Winner of the Pushkin House Russian Book Prize
Winner of the University of Southern California Book Prize
Honorable Mention, Reginald Zelnik Book Prize


“Fascinating and perceptive.”
—Antony Beevor, New York Review of Books

“Stand aside, Homer. I doubt whether even the author of the Iliad could have matched Alexis Peri’s account of the 872-day siege which Leningrad endured.”
—Jonathan Mirsky, The Spectator

“Powerful and illuminating…A fascinating, insightful, and nuanced work.”
—Anna Reid, Times Literary Supplement

“Much has been written about Leningrad’s heroic resistance. But the remarkable aspect of [Peri’s] book is that she tells a very different story: recounting the internal struggles of ordinary people desperately trying to survive and make sense of their fate.”
—John Thornhill, Financial Times

“A sensitive, at times almost poetic examination of their emotions and disordered mental states. It both contrasts with and complements the equally accurate official Soviet portrait of a stalwart population standing firm in the face of evil and in defense of Soviet ideals.”
—Robert Legvold, Foreign Affairs

In September 1941, two and a half months after the Nazis invaded the Soviet Union, the German Wehrmacht encircled Leningrad. Cut off from the rest of Russia, the city remained blockaded for 872 days, at a cost of almost a million lives. It was one of the longest and deadliest sieges in modern history.
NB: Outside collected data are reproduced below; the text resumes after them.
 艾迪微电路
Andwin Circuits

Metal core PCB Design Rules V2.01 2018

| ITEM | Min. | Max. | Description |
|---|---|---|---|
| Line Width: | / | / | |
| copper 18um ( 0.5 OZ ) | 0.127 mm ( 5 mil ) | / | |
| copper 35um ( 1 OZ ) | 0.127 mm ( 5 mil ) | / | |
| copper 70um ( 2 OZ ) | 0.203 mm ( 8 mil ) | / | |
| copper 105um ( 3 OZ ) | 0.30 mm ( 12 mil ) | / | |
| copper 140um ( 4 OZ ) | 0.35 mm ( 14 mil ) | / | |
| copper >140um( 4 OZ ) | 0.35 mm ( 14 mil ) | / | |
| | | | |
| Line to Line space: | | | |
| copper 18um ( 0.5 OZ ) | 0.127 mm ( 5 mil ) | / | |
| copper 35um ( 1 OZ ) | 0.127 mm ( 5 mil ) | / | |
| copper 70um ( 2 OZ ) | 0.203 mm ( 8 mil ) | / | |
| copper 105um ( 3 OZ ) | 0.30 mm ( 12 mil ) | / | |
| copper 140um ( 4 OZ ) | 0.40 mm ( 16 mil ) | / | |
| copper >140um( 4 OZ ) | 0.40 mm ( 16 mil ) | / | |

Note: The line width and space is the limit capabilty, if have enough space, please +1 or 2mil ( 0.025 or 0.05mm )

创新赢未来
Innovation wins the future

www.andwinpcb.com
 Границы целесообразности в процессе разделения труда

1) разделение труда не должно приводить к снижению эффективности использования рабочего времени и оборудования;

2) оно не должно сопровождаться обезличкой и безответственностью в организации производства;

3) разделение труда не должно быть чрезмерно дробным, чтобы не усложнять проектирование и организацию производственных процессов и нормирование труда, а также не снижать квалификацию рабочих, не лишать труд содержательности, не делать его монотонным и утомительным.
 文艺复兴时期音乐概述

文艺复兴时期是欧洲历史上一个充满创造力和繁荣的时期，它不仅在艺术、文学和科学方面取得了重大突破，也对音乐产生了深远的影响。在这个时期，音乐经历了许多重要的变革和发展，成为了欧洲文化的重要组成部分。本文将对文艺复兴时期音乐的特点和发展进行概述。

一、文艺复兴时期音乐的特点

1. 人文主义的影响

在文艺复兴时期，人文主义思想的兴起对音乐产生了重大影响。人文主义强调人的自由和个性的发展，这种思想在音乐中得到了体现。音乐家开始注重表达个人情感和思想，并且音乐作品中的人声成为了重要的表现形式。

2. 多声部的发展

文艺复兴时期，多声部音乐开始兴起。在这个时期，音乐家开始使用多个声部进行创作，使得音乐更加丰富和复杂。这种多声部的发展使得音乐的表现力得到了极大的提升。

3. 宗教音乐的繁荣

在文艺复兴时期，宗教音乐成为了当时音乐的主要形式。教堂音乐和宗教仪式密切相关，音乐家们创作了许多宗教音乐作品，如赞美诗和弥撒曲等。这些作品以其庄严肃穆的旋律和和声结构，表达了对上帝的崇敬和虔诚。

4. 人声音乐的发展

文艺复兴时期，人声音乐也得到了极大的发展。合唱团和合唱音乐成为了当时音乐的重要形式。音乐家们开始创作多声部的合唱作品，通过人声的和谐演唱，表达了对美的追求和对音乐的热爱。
The War Within chronicles the Leningrad blockade from the perspective of those who endured it. Drawing on unpublished diaries, Alexis Peri tells the tragic story of how young and old struggled to make sense of a world collapsing around them. When the blockade was lifted in 1944, Kremlin officials censored publications describing the ordeal and arrested many of Leningrad’s wartime leaders. Some were executed. Diaries—now dangerous to their authors—were concealed, shelved in archives, and forgotten. The War Within recovers these lost accounts, shedding light on one of World War II’s darkest episodes while paying tribute the resilience of the human spirit.